[Task material — start]

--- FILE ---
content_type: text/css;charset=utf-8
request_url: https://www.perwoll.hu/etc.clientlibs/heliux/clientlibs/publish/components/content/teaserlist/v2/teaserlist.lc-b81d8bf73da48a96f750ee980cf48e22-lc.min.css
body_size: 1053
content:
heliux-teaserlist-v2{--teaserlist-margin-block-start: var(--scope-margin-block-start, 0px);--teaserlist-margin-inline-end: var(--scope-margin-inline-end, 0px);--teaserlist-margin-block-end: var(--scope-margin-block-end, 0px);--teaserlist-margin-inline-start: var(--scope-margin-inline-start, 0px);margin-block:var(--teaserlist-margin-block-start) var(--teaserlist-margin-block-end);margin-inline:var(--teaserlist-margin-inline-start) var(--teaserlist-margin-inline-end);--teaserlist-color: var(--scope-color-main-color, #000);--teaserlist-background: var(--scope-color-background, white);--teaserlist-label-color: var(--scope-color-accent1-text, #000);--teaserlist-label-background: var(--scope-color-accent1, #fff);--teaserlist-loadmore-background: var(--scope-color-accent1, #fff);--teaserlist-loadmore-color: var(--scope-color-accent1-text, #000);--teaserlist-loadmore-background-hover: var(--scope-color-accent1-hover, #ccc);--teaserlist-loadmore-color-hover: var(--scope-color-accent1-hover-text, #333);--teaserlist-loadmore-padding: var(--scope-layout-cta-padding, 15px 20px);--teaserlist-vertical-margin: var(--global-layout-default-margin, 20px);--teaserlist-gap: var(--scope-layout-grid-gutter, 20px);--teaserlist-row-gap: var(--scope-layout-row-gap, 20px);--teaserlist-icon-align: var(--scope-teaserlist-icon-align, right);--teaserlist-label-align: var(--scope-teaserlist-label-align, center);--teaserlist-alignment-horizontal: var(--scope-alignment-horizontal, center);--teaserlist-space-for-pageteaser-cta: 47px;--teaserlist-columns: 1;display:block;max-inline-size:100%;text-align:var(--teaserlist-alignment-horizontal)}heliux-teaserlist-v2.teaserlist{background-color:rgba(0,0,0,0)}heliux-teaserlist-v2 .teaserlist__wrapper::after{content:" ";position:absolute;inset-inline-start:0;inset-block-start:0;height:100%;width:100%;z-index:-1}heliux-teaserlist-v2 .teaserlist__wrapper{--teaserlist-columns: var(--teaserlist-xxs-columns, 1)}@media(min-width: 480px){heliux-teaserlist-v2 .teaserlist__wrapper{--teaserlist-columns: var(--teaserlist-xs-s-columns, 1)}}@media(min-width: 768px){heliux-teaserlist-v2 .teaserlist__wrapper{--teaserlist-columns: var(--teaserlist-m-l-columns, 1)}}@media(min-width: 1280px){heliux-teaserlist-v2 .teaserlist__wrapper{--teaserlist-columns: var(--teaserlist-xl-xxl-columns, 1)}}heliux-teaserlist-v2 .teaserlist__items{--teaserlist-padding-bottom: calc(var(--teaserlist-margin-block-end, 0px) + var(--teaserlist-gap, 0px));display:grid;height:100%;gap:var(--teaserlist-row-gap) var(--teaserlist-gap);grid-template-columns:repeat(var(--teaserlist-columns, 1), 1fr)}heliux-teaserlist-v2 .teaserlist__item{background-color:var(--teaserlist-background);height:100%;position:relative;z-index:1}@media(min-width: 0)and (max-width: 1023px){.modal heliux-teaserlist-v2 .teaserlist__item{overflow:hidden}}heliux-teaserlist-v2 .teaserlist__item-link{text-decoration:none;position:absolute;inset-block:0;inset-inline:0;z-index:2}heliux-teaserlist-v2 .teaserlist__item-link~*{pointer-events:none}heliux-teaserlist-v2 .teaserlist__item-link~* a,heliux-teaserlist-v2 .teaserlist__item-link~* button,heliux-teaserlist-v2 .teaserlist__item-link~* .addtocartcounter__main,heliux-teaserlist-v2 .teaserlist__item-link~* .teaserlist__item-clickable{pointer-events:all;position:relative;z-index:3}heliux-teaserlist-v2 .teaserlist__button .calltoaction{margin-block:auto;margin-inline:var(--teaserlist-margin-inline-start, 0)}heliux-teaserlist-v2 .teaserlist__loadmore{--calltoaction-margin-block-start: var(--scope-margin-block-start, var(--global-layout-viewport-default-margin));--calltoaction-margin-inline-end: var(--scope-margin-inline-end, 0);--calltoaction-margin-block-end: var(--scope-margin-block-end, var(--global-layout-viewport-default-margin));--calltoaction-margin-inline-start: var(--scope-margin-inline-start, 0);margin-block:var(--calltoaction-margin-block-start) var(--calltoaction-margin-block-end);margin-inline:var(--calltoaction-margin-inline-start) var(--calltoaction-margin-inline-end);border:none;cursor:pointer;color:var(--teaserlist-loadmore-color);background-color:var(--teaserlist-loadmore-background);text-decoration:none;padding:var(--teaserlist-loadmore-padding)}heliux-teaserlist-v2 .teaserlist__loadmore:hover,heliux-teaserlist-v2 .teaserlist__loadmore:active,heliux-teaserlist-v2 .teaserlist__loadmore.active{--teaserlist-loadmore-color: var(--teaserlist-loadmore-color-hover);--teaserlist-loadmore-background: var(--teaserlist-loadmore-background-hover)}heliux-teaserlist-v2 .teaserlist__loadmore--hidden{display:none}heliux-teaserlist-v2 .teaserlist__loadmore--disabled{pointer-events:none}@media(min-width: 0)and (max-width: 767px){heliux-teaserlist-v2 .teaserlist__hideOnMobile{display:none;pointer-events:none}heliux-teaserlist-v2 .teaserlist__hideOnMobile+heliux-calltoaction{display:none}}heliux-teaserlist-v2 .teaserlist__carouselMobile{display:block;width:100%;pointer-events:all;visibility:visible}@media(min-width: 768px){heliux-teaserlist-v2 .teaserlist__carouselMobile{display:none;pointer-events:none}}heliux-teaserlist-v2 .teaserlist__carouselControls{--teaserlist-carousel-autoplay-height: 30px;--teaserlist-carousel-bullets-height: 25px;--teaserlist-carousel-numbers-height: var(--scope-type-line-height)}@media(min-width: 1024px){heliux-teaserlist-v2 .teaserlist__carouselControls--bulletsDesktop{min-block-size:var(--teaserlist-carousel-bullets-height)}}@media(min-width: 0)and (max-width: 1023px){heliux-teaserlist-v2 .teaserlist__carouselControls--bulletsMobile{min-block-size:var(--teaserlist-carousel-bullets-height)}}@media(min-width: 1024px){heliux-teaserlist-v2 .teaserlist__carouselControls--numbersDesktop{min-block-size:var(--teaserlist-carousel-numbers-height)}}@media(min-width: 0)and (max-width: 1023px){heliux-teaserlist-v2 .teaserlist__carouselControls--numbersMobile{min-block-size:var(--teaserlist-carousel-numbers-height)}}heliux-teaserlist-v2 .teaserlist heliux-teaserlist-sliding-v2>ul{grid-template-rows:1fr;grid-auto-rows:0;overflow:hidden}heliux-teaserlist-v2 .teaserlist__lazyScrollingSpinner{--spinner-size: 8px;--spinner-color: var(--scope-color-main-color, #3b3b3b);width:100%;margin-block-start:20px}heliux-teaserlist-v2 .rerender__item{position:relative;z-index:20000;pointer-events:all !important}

[Task material — finish]

Each entry above is to be duplicated exactly, with nothing left out.

--- FILE ---
content_type: text/css;charset=utf-8
request_url: https://www.perwoll.hu/etc.clientlibs/heliux/clientlibs/publish/components/content/teaserlist/v2/teaserlist.lc-b81d8bf73da48a96f750ee980cf48e22-lc.min.css
body_size: 1053
content:
heliux-teaserlist-v2{--teaserlist-margin-block-start: var(--scope-margin-block-start, 0px);--teaserlist-margin-inline-end: var(--scope-margin-inline-end, 0px);--teaserlist-margin-block-end: var(--scope-margin-block-end, 0px);--teaserlist-margin-inline-start: var(--scope-margin-inline-start, 0px);margin-block:var(--teaserlist-margin-block-start) var(--teaserlist-margin-block-end);margin-inline:var(--teaserlist-margin-inline-start) var(--teaserlist-margin-inline-end);--teaserlist-color: var(--scope-color-main-color, #000);--teaserlist-background: var(--scope-color-background, white);--teaserlist-label-color: var(--scope-color-accent1-text, #000);--teaserlist-label-background: var(--scope-color-accent1, #fff);--teaserlist-loadmore-background: var(--scope-color-accent1, #fff);--teaserlist-loadmore-color: var(--scope-color-accent1-text, #000);--teaserlist-loadmore-background-hover: var(--scope-color-accent1-hover, #ccc);--teaserlist-loadmore-color-hover: var(--scope-color-accent1-hover-text, #333);--teaserlist-loadmore-padding: var(--scope-layout-cta-padding, 15px 20px);--teaserlist-vertical-margin: var(--global-layout-default-margin, 20px);--teaserlist-gap: var(--scope-layout-grid-gutter, 20px);--teaserlist-row-gap: var(--scope-layout-row-gap, 20px);--teaserlist-icon-align: var(--scope-teaserlist-icon-align, right);--teaserlist-label-align: var(--scope-teaserlist-label-align, center);--teaserlist-alignment-horizontal: var(--scope-alignment-horizontal, center);--teaserlist-space-for-pageteaser-cta: 47px;--teaserlist-columns: 1;display:block;max-inline-size:100%;text-align:var(--teaserlist-alignment-horizontal)}heliux-teaserlist-v2.teaserlist{background-color:rgba(0,0,0,0)}heliux-teaserlist-v2 .teaserlist__wrapper::after{content:" ";position:absolute;inset-inline-start:0;inset-block-start:0;height:100%;width:100%;z-index:-1}heliux-teaserlist-v2 .teaserlist__wrapper{--teaserlist-columns: var(--teaserlist-xxs-columns, 1)}@media(min-width: 480px){heliux-teaserlist-v2 .teaserlist__wrapper{--teaserlist-columns: var(--teaserlist-xs-s-columns, 1)}}@media(min-width: 768px){heliux-teaserlist-v2 .teaserlist__wrapper{--teaserlist-columns: var(--teaserlist-m-l-columns, 1)}}@media(min-width: 1280px){heliux-teaserlist-v2 .teaserlist__wrapper{--teaserlist-columns: var(--teaserlist-xl-xxl-columns, 1)}}heliux-teaserlist-v2 .teaserlist__items{--teaserlist-padding-bottom: calc(var(--teaserlist-margin-block-end, 0px) + var(--teaserlist-gap, 0px));display:grid;height:100%;gap:var(--teaserlist-row-gap) var(--teaserlist-gap);grid-template-columns:repeat(var(--teaserlist-columns, 1), 1fr)}heliux-teaserlist-v2 .teaserlist__item{background-color:var(--teaserlist-background);height:100%;position:relative;z-index:1}@media(min-width: 0)and (max-width: 1023px){.modal heliux-teaserlist-v2 .teaserlist__item{overflow:hidden}}heliux-teaserlist-v2 .teaserlist__item-link{text-decoration:none;position:absolute;inset-block:0;inset-inline:0;z-index:2}heliux-teaserlist-v2 .teaserlist__item-link~*{pointer-events:none}heliux-teaserlist-v2 .teaserlist__item-link~* a,heliux-teaserlist-v2 .teaserlist__item-link~* button,heliux-teaserlist-v2 .teaserlist__item-link~* .addtocartcounter__main,heliux-teaserlist-v2 .teaserlist__item-link~* .teaserlist__item-clickable{pointer-events:all;position:relative;z-index:3}heliux-teaserlist-v2 .teaserlist__button .calltoaction{margin-block:auto;margin-inline:var(--teaserlist-margin-inline-start, 0)}heliux-teaserlist-v2 .teaserlist__loadmore{--calltoaction-margin-block-start: var(--scope-margin-block-start, var(--global-layout-viewport-default-margin));--calltoaction-margin-inline-end: var(--scope-margin-inline-end, 0);--calltoaction-margin-block-end: var(--scope-margin-block-end, var(--global-layout-viewport-default-margin));--calltoaction-margin-inline-start: var(--scope-margin-inline-start, 0);margin-block:var(--calltoaction-margin-block-start) var(--calltoaction-margin-block-end);margin-inline:var(--calltoaction-margin-inline-start) var(--calltoaction-margin-inline-end);border:none;cursor:pointer;color:var(--teaserlist-loadmore-color);background-color:var(--teaserlist-loadmore-background);text-decoration:none;padding:var(--teaserlist-loadmore-padding)}heliux-teaserlist-v2 .teaserlist__loadmore:hover,heliux-teaserlist-v2 .teaserlist__loadmore:active,heliux-teaserlist-v2 .teaserlist__loadmore.active{--teaserlist-loadmore-color: var(--teaserlist-loadmore-color-hover);--teaserlist-loadmore-background: var(--teaserlist-loadmore-background-hover)}heliux-teaserlist-v2 .teaserlist__loadmore--hidden{display:none}heliux-teaserlist-v2 .teaserlist__loadmore--disabled{pointer-events:none}@media(min-width: 0)and (max-width: 767px){heliux-teaserlist-v2 .teaserlist__hideOnMobile{display:none;pointer-events:none}heliux-teaserlist-v2 .teaserlist__hideOnMobile+heliux-calltoaction{display:none}}heliux-teaserlist-v2 .teaserlist__carouselMobile{display:block;width:100%;pointer-events:all;visibility:visible}@media(min-width: 768px){heliux-teaserlist-v2 .teaserlist__carouselMobile{display:none;pointer-events:none}}heliux-teaserlist-v2 .teaserlist__carouselControls{--teaserlist-carousel-autoplay-height: 30px;--teaserlist-carousel-bullets-height: 25px;--teaserlist-carousel-numbers-height: var(--scope-type-line-height)}@media(min-width: 1024px){heliux-teaserlist-v2 .teaserlist__carouselControls--bulletsDesktop{min-block-size:var(--teaserlist-carousel-bullets-height)}}@media(min-width: 0)and (max-width: 1023px){heliux-teaserlist-v2 .teaserlist__carouselControls--bulletsMobile{min-block-size:var(--teaserlist-carousel-bullets-height)}}@media(min-width: 1024px){heliux-teaserlist-v2 .teaserlist__carouselControls--numbersDesktop{min-block-size:var(--teaserlist-carousel-numbers-height)}}@media(min-width: 0)and (max-width: 1023px){heliux-teaserlist-v2 .teaserlist__carouselControls--numbersMobile{min-block-size:var(--teaserlist-carousel-numbers-height)}}heliux-teaserlist-v2 .teaserlist heliux-teaserlist-sliding-v2>ul{grid-template-rows:1fr;grid-auto-rows:0;overflow:hidden}heliux-teaserlist-v2 .teaserlist__lazyScrollingSpinner{--spinner-size: 8px;--spinner-color: var(--scope-color-main-color, #3b3b3b);width:100%;margin-block-start:20px}heliux-teaserlist-v2 .rerender__item{position:relative;z-index:20000;pointer-events:all !important}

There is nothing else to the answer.